La propia ficción nacional, de gran éxito en los últimos años como en otros muchos países, y que permitía soñar con una industria audiovisual en ascenso, se bate en retirada frente a realities que apenas cuestan un 20% del gasto empeñado por un episodio ficcional.
Mucho más grave aún, los telediarios, antes contemplados como un espacio público de vital importancia para la participación democrática, en tanto que única fuente informativa para una gran parte de la población, están sufriendo una rápida desviación hacia el infoentretenimiento y alargan su metraje hacia los 60 minutos para dar creciente cabida a los deportes, las historias de personajes del corazón, la crónica negra, las noticias light o soft, e incluso la publicidad o el patrocinio (prohibidos por las normativas europeas) o la autopromoción. GH u OT, por ejemplo, han gozado repetidamente de atención en esos espacios, y la gala de Eurovisión de mayo de 2003 (Festival de Riga) disfrutó de espacios estables en todos los informativos de las cadenas de Televisión Española en tanto auténtico final de su Operación Triunfo.
Una lógica ferozmente comercial que, paradójicamente, no resulta incompatible con dinámicas políticas y propagandísticas aparentemente anticomerciales. (7)

**Tareas a realizar**
**A)** Responde con los datos del fragmento sobre la televisión:
(i) ¿Qué porcentaje del gasto de un episodio de ficción cuestan apenas los realities?
(ii) ¿Hacia cuántos minutos alargan su metraje los telediarios?
(iii) ¿En qué mes y año se celebró la gala de Eurovisión mencionada y qué festival fue?
**B)** Por favor, edita las filas comprendidas entre la línea que contiene "What distance exists" y el final de las filas, ambas incluidas. Cambia "wheelbarrow" por "handcart" y deja todo lo demás igual.
El fragmento y las filas no tienen relación entre sí.

**Información registrada**

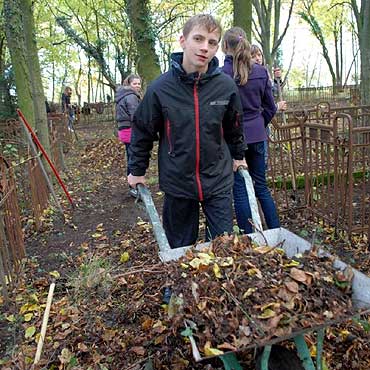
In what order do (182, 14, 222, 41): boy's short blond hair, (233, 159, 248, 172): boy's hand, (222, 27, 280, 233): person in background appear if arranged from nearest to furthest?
1. (182, 14, 222, 41): boy's short blond hair
2. (233, 159, 248, 172): boy's hand
3. (222, 27, 280, 233): person in background

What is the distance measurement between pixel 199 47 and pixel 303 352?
5.93 ft

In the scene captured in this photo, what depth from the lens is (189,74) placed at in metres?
2.75

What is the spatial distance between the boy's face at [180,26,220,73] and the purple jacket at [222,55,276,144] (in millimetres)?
1124

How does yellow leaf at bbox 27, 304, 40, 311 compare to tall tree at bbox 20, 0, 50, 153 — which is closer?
yellow leaf at bbox 27, 304, 40, 311

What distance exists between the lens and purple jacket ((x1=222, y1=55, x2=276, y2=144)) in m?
3.88

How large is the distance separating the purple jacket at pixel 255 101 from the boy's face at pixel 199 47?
1124 millimetres

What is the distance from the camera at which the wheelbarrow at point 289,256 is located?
1.93 m

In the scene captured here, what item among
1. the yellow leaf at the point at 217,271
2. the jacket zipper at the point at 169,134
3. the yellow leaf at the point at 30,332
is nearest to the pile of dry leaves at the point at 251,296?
the yellow leaf at the point at 217,271

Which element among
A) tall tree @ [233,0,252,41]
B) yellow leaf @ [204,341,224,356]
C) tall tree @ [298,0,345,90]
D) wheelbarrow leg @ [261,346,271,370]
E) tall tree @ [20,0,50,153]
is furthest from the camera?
tall tree @ [298,0,345,90]

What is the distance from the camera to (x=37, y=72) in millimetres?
8398

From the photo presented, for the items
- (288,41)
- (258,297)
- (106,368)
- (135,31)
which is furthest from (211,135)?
(288,41)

**Respuestas esperadas**
**A)**
(i) Apenas un 20%.
(ii) Hacia los 60 minutos.
(iii) En mayo de 2003, en el Festival de Riga.

**B)**
What distance exists between the lens and purple jacket ((x1=222, y1=55, x2=276, y2=144)) in m?
3.88

How large is the distance separating the purple jacket at pixel 255 101 from the boy's face at pixel 199 47?
1124 millimetres

What is the distance from the camera at which the handcart at point 289,256 is located?
1.93 m

In the scene captured here, what item among
1. the yellow leaf at the point at 217,271
2. the jacket zipper at the point at 169,134
3. the yellow leaf at the point at 30,332
is nearest to the pile of dry leaves at the point at 251,296?
the yellow leaf at the point at 217,271

Which element among
A) tall tree @ [233,0,252,41]
B) yellow leaf @ [204,341,224,356]
C) tall tree @ [298,0,345,90]
D) handcart leg @ [261,346,271,370]
E) tall tree @ [20,0,50,153]
is furthest from the camera?
tall tree @ [298,0,345,90]

What is the distance from the camera to (x=37, y=72) in millimetres?
8398

From the photo presented, for the items
- (288,41)
- (258,297)
- (106,368)
- (135,31)
which is furthest from (211,135)?
(288,41)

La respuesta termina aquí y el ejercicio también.